V | Dialogue
Shekalane looked up from the book, which she had been about to reactivate, opening her mouth to speak, but hesitated. The truth was that she was speechless. At last, she managed, ‘‘‘And if, finding that the illusion outside also had a door ... would you seek to step through that as well?’”
The ferryman dipped his oar in and out of the black water. Finally, he said, “Montair ... I’ve hidden several copies of his works in the walls of the barracks ... but the Caveam Cristallum is the one I keep close at hand, always. At least while at home. We are not allowed such books, of course. But it’s a risk I am happy to take.”
Again she moved to speak but hesitated. Was this a dream? Had she consumed the wrong kind of mushrooms with her last meal so that now she fancied herself capable of communion with ferrymen as well as rocks and trees? Ferrymen who slept in barracks instead of the opulent villas everyone knew them to live in?
“I find that difficult to credit a high servant of the Lucitor,” she said at some length. “Surely your indoctrination began at a very young age ...”
His oar splashed gently in the water. “Before being chosen to serve, madam, I spent part of my life as a civilian, just as you. My mother introduced me to his children’s fables as a boy, and I moved onto his philosophical works as I matured.”

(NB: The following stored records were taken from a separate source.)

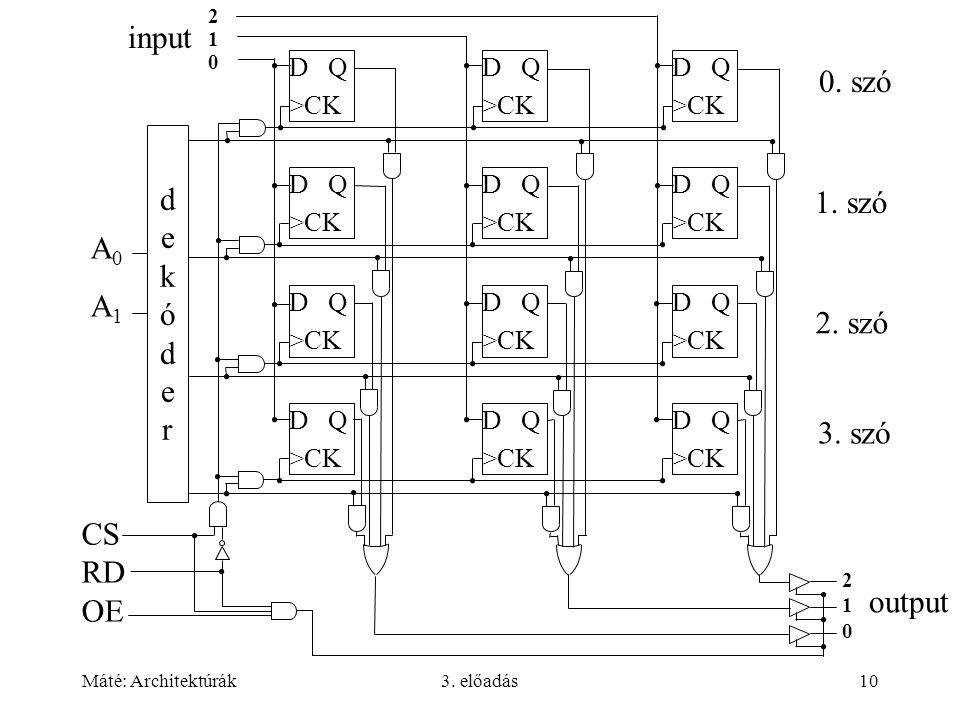 Máté: Architektúrák3. előadás10 D Q >CK D Q >CK D Q >CK D Q >CK D Q >CK D Q >CK D Q >CK D Q >CK D Q >CK D Q >CK D Q >CK D Q >CK dekóderdekóder A0A1A0A
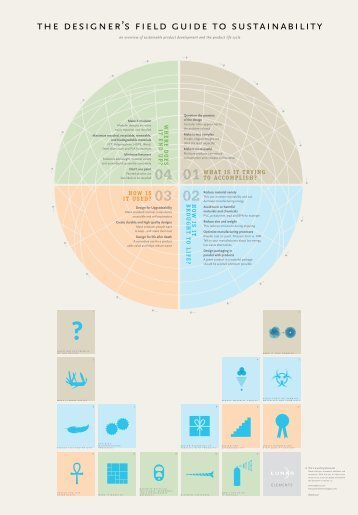 THE DEsIGnER's FIELD GuIDE TO susTAInAbILITY - Lunar Design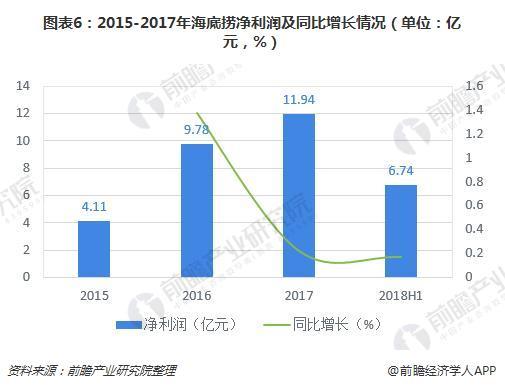 图表6:2015-2017年海底捞净利润及同比增长情况(单位:亿元,%)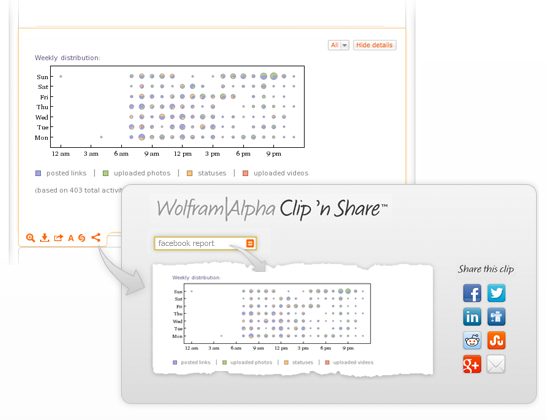 Use Wolfram Alpha To Dig Up Cool Statistics About Your Facebook Account [Weekly Facebook Tips] Facebook Wolfram Alpha Clip Share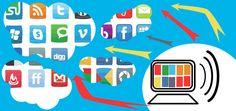 """Si estás iniciando un proyecto de Marketing Online, crea un """"Centro de Operaciones"""" a medida con las herramientas más útiles para tu Social Media Plan."""
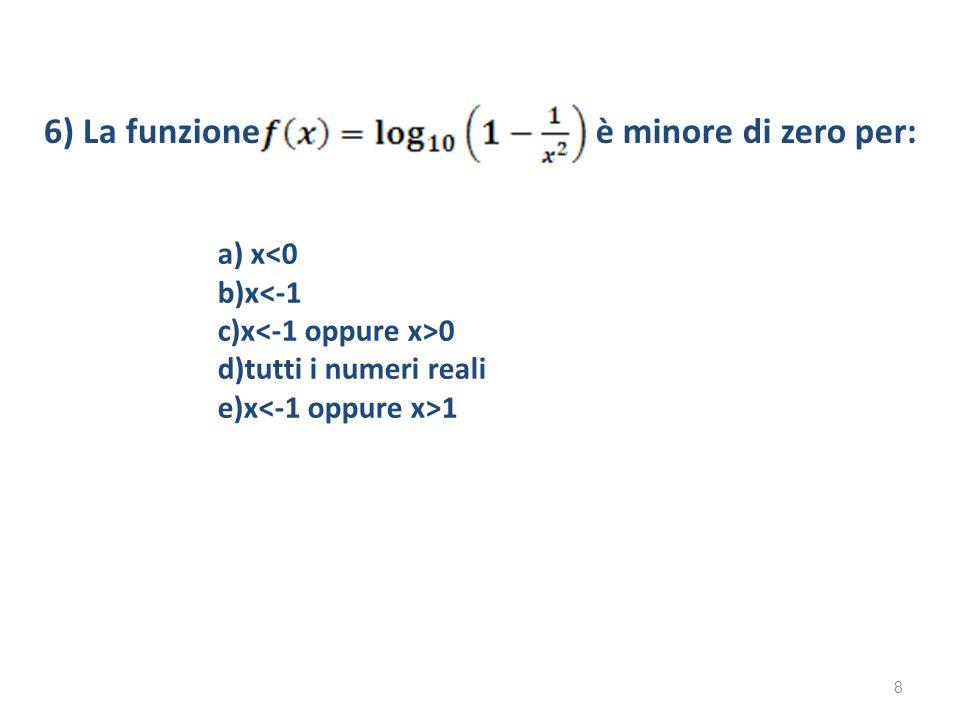 a) x<0 b)x<-1 c)x 0 d)tutti i numeri reali e)x 1 6) La funzioneè minore di zero per: 8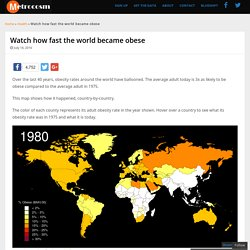 Watch how fast the world became obese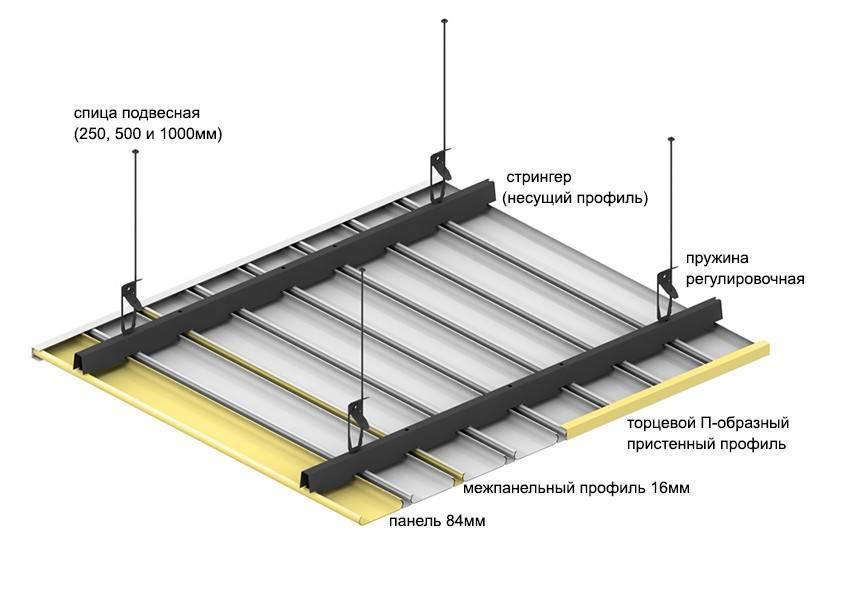 Подвесной алюминиевый реечный потолок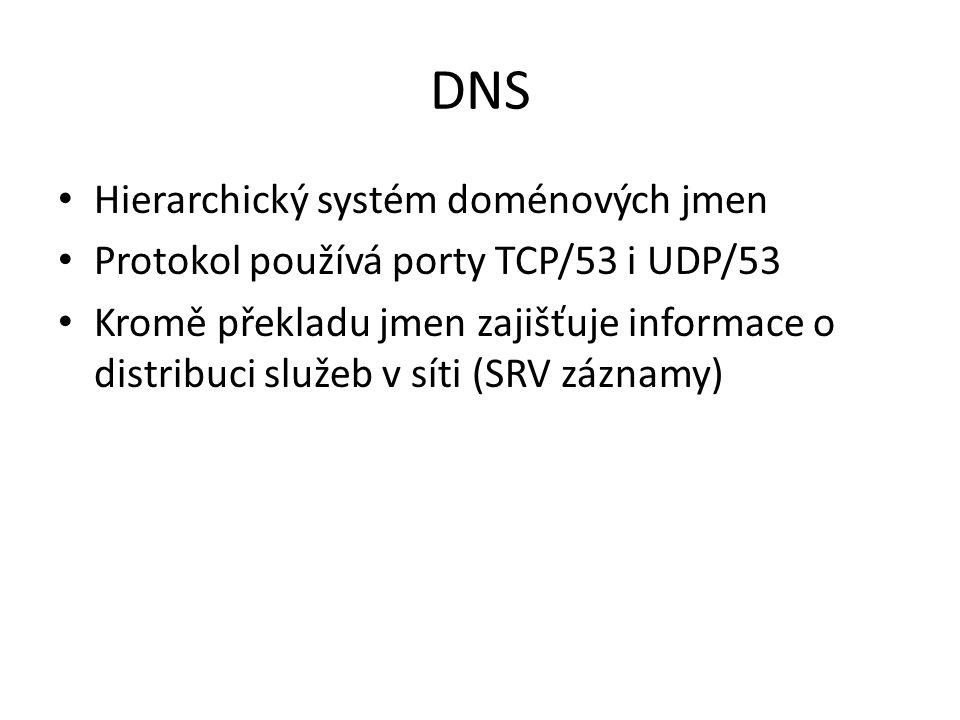 DNS Hierarchický systém doménových jmen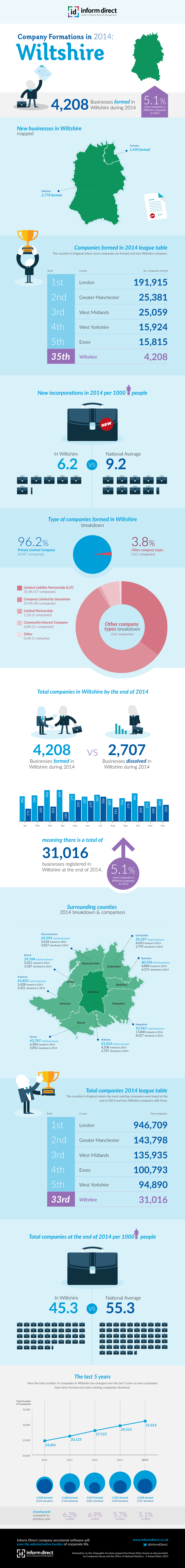 Inform Direct - Company Formations in Wiltshire 2014 Infographic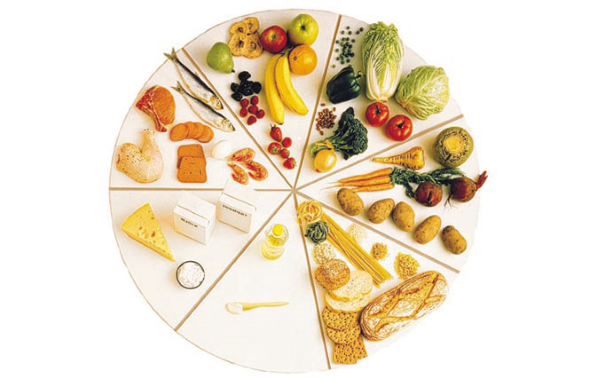 livsmedel med mycket kolhydrater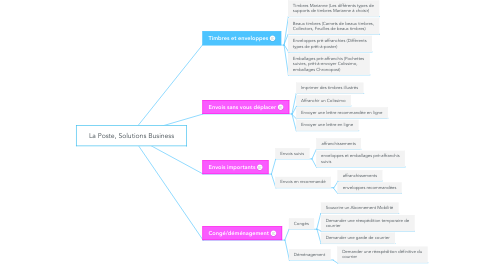 Mind Map: La Poste, Solutions Business
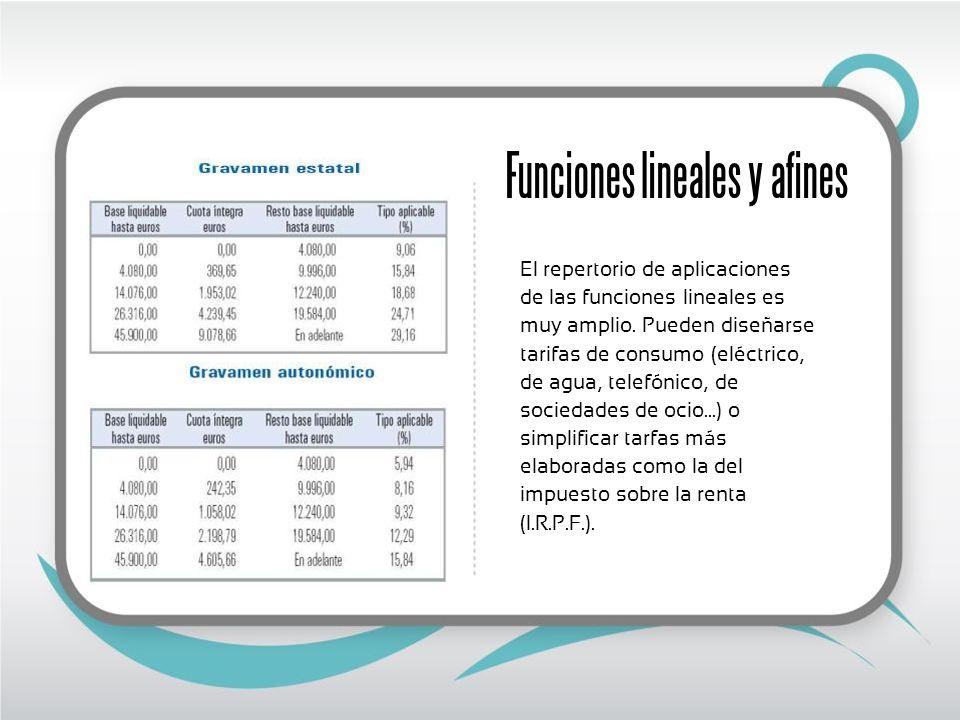 En muchos casos de la vida cotidiana, se utilizan las funciones afines para expresar tarifas.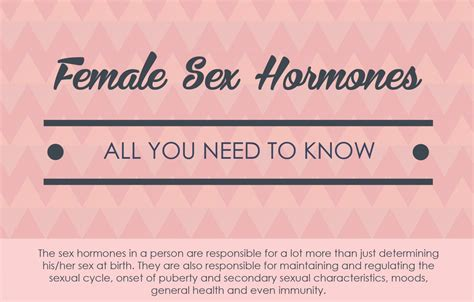 Sex Cause Pms Symptoms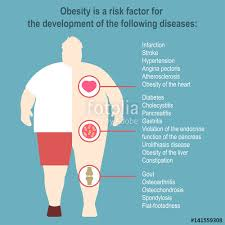 Obesity Vector Illustration Poster Template The Effect Of On Health And Human Internal Organs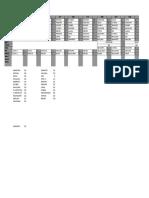Arrangement Timetable
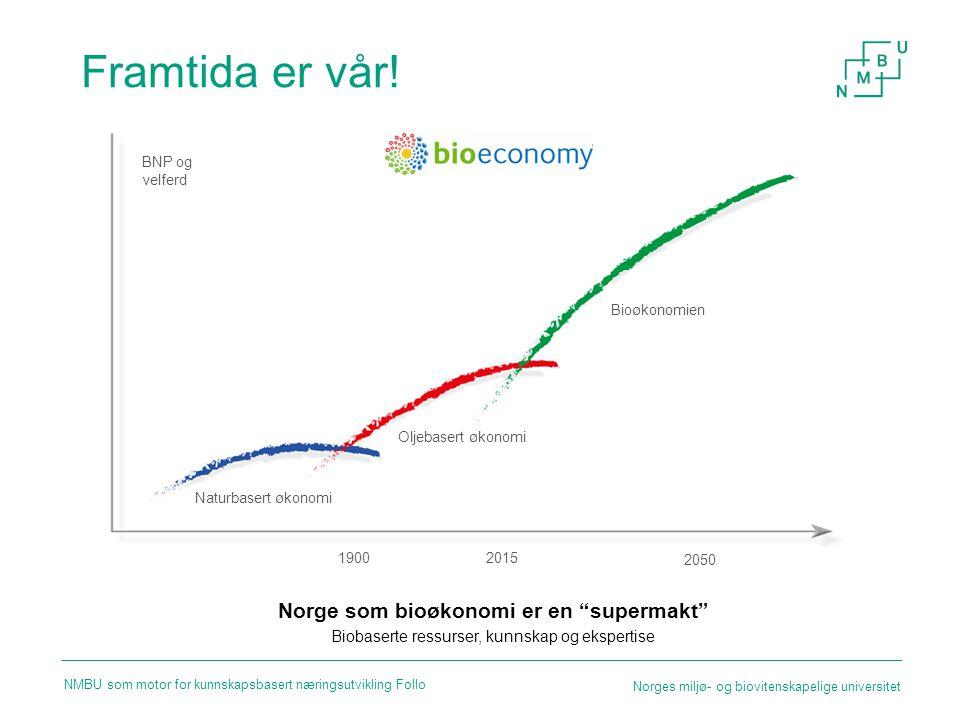 """BNP og velferd Naturbasert økonomi Oljebasert økonomi Bioøkonomien Framtida er vår! 19002015 2050 Norge som bioøkonomi er en """"supermakt"""" Biobaserte re"""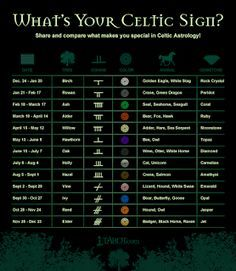 The Country Witch's Cottage: Celtic Astrology Pt 1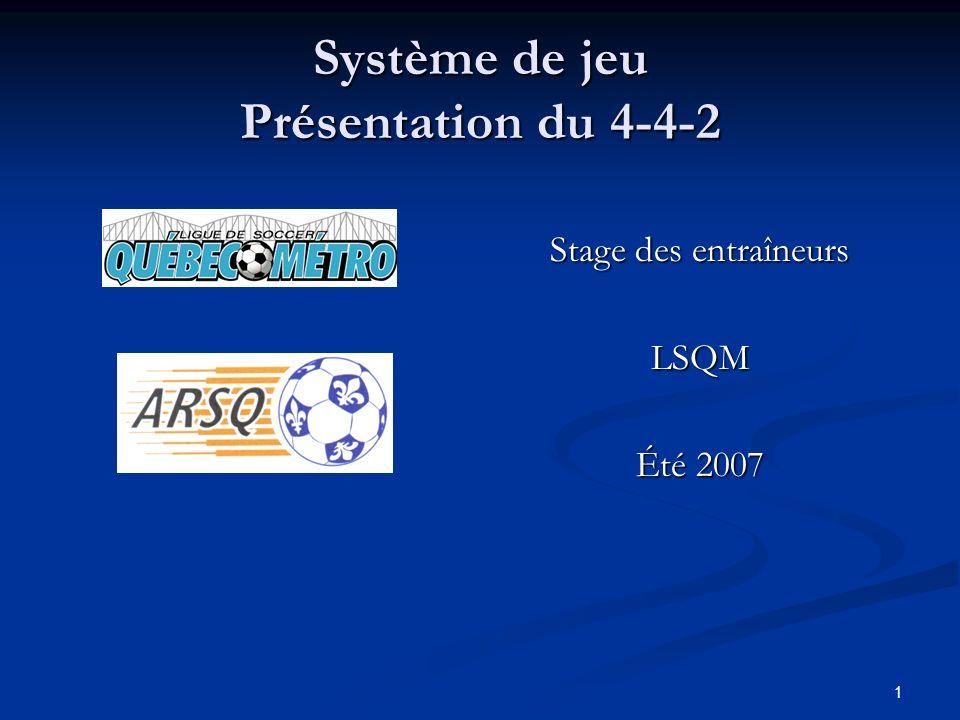 1 Système de jeu Présentation du 4-4-2 Stage des entraîneurs LSQM Été 2007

She shook her head. “But it is so incongruous. May it surprise you to know that the priests would have us believe you are undead men created by alchemy ...?” She smiled wanly. “And while I have taught my students to reject such superstition, I cannot believe you are simply chosen by Lottery the same as everyone else.”
“We have felt the black coin in our palms, madam, I assure you, most of us at a tender age. I was fortunate to be taken at thirteen by Asmodeus himself, then a young ferryman, after which I knew my parents no more.”
She stared at him intensely as a chill crept up her spine. “But ... your eyes. Your skin ...” She tried to look away from him but found she could not.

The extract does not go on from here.